------ Dataset ------

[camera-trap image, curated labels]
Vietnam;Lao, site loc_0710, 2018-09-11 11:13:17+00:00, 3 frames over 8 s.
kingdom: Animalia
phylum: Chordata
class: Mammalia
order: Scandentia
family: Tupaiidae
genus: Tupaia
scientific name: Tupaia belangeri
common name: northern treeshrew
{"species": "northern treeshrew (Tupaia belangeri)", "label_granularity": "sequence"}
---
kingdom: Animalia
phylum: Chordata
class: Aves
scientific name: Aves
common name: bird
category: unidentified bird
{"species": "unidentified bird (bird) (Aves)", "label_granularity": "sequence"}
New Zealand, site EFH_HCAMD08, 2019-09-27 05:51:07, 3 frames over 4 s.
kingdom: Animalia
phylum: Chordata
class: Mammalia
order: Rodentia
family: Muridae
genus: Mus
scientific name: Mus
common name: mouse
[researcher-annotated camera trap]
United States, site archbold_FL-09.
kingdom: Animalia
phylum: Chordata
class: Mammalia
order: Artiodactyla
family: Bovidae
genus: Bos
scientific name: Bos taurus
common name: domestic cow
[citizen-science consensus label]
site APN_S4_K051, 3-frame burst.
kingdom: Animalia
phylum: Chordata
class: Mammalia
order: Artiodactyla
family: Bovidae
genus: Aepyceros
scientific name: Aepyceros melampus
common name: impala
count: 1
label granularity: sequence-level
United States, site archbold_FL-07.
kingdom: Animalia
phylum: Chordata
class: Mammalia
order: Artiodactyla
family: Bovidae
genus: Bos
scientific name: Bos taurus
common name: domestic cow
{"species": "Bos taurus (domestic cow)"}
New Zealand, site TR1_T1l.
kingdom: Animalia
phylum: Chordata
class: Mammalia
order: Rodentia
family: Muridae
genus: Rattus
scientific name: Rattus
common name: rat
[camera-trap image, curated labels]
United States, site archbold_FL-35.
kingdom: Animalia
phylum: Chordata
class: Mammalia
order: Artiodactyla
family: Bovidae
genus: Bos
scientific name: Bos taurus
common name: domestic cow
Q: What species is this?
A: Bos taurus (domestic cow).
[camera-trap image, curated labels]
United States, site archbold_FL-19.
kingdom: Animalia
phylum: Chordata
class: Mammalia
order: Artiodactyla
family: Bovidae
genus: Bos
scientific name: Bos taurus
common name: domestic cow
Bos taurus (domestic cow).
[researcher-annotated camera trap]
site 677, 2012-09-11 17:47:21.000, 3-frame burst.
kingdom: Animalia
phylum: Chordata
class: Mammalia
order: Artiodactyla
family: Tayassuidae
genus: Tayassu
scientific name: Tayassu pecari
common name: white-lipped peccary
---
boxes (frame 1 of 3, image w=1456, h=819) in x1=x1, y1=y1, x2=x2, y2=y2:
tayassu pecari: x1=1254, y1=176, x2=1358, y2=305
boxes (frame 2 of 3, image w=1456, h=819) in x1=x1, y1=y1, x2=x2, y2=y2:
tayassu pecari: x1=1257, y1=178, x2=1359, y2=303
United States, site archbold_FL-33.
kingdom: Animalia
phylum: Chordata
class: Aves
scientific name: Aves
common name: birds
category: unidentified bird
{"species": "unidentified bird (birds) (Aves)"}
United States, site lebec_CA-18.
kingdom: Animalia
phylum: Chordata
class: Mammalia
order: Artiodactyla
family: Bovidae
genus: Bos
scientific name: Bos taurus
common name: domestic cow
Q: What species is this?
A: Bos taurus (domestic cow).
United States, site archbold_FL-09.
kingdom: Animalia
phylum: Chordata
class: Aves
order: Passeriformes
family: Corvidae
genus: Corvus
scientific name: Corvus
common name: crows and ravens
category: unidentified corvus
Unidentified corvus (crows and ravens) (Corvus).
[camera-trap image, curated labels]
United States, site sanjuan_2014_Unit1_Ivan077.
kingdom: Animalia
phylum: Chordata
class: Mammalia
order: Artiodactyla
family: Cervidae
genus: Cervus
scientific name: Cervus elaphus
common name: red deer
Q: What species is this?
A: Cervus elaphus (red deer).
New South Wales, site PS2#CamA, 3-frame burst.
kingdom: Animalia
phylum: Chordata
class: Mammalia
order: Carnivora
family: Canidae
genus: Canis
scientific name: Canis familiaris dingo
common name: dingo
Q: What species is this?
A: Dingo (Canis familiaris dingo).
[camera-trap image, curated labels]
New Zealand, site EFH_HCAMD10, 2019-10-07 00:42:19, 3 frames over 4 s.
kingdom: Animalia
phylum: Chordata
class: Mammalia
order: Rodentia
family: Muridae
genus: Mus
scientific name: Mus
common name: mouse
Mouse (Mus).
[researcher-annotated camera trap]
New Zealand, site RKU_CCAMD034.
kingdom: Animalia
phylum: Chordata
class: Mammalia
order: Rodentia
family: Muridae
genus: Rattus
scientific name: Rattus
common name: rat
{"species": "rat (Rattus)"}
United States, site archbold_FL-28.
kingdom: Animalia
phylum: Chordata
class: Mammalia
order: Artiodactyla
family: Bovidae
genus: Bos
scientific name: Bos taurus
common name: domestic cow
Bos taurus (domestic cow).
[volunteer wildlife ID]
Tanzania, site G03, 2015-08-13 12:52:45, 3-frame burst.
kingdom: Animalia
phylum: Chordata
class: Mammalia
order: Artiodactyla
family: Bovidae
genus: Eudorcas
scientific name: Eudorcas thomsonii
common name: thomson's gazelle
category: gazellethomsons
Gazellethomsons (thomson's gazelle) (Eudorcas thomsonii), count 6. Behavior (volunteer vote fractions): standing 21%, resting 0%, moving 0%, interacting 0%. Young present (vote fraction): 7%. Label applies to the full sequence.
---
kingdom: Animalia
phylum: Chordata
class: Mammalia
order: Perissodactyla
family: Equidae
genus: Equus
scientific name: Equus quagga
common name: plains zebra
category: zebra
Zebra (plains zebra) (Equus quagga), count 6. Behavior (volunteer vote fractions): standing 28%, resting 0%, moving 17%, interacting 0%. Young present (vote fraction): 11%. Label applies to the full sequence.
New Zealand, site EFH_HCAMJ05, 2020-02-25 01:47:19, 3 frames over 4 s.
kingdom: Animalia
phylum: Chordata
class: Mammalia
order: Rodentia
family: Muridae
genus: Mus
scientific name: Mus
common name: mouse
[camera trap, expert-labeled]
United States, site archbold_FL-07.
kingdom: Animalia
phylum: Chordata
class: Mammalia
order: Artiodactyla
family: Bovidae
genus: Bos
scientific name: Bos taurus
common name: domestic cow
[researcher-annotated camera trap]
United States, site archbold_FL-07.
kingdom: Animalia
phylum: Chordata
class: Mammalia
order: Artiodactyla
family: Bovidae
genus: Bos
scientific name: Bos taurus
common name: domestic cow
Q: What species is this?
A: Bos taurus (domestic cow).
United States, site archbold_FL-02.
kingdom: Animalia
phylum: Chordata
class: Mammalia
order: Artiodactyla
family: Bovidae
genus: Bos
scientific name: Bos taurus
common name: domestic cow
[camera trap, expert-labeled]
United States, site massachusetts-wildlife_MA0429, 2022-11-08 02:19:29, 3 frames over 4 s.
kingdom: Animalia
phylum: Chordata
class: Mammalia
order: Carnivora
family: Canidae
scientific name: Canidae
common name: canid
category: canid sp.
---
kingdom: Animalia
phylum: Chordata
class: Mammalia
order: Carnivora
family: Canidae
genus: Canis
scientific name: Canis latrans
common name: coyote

------

What the task asks: Search the entries for the word "burst" and copy every line that has it.

Solution:
site APN_S4_K051, 3-frame burst.
site 677, 2012-09-11 17:47:21.000, 3-frame burst.
New South Wales, site PS2#CamA, 3-frame burst.
Tanzania, site G03, 2015-08-13 12:52:45, 3-frame burst.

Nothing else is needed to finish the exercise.